Investing.com - The Dow Jones Industrial Average managed to reach 20,000 points for the first time ever on Wednesday, in a 1,000 point run between triple-zero psychological levels that took 2 months and 3 calendar days.
Point levels ending in three zeros tend to be highly focused on by both investors and the media, though they can lack importance from the point of view of technical analysis.
The blue-chip index breached 19,000 points on November 22, 2016 in a run from 18,000 points hit on December 23, 2014, or exactly one year, 10 months and 30 days later.
The Dow has now risen roughly 5.3% since crossing 19,000 points, but is up approximately 211% since the March 9, 2009 bear market low at 6,440.08 points.
In terms of calendar days, the race from 19,000 to 20,000 takes second place in the list of fastest moves between triple-zero milestones.
The run during the 1999 tech bubble from 10,000 to 11,000 points remains in first place, having taken just one month and four calendar days, while the move from 13,000 to 14,000 in 2007 falls back into third place with a race that lasted two months and 24 days.

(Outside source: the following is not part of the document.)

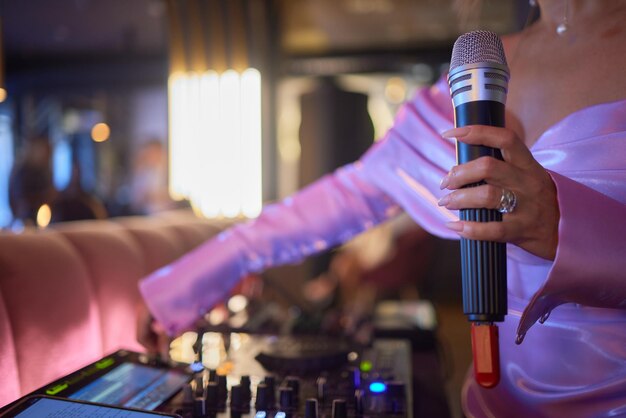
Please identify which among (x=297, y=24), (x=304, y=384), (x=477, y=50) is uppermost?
(x=297, y=24)

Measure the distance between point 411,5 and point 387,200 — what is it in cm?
424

“Trump-rally” or earnings growth?
Wall Street began to rally when Donald Trump surprised markets with an unexpected victory in the U.S. presidential elections. Market players speculated that fiscal policies implemented by the incoming President-elect, including infrastructure spending and tax cuts, would spur economic growth, driving company profits and resulting in what many analysts refer to as the “Trump-rally”.
Indeed, the Dow has risen approximately 9.1% since the November 8 election day close of 18,332.74 points, despite the fact the Federal Reserve (Fed) hiked interest rates on December 14 for the only the second time since and upped its expectations for the number of increases in 2017 to three, from the prior two.
Trump took credit for the rally on December 26, saying via his Twitter account that “the world was gloomy before I won – there was no hope.”
However, some analysts have argued that the rally had little to do with Trump’s victory, instead focusing on growth in company earnings.
UBS cross-asset strategist Maximilian Kunkel pointed out that third-quarter earnings growth was 4%, beating market expectations for a 1% year-on-year decline.
“That was the first time since the middle of 2015 that earnings were actually accelerating,” he told CNBC in an interview last month, adding that earnings growth is going to accelerate into 2017.
“That’s really what is driving the markets,” Kunkel concluded.
Analysts expect fourth-quarter earnings will show an increase of 6.1% from a year ago. The S&P financial sector earnings are expected to have the biggest gains, with earnings up 15.7%.
As of Tuesday, 88 S&P 500 companies had reported fourth quarter earnings with 70% beating consensus on profit growth of 8.9% while 56% topped expectations on sales growth of 2.6%, according to earnings trend analysis firm The Earnings Scout.
In any case, January had seen U.S. stocks take a pause, with the S&P 500 registering closing moves of less than 1% every session so far this year. In fact, the biggest move was a 0.85% gain on January 3, the first trading day of 2017.
If the S&P fails to trade with a 1% move at the close again on Wednesday, that will mark 27 consecutive days or its longest such streak in 22 years, according to LPL Financial market strategist Ryan Detrick.
Experts had widely commented this month that investors were on hold as they waited to see what fiscal policies Trump would ultimately decide to implement.
Tuesday had seen buying return to the trading floor as the President signed executive orders to facilitate the permit process by decreasing the regulatory burden on domestic manufacturers and gave the go ahead to restart the Keystone XL and Dakota Access pipelines.
In any case, the future direction of U.S. stocks is most likely to be based on a combination of both Trump’s actions and their effect on company balance sheets. Whatever further fiscal policies the new administration decides to propose and push through Congress will undoubtedly benefit some firms while the bottom line of others could take a hit depending on the measures taken and the sectors involved.
At 9:34AM ET (14:34GMT), the Dow was up 0.51% at 20,015.59, just off an intraday all-time high of 20,033.77.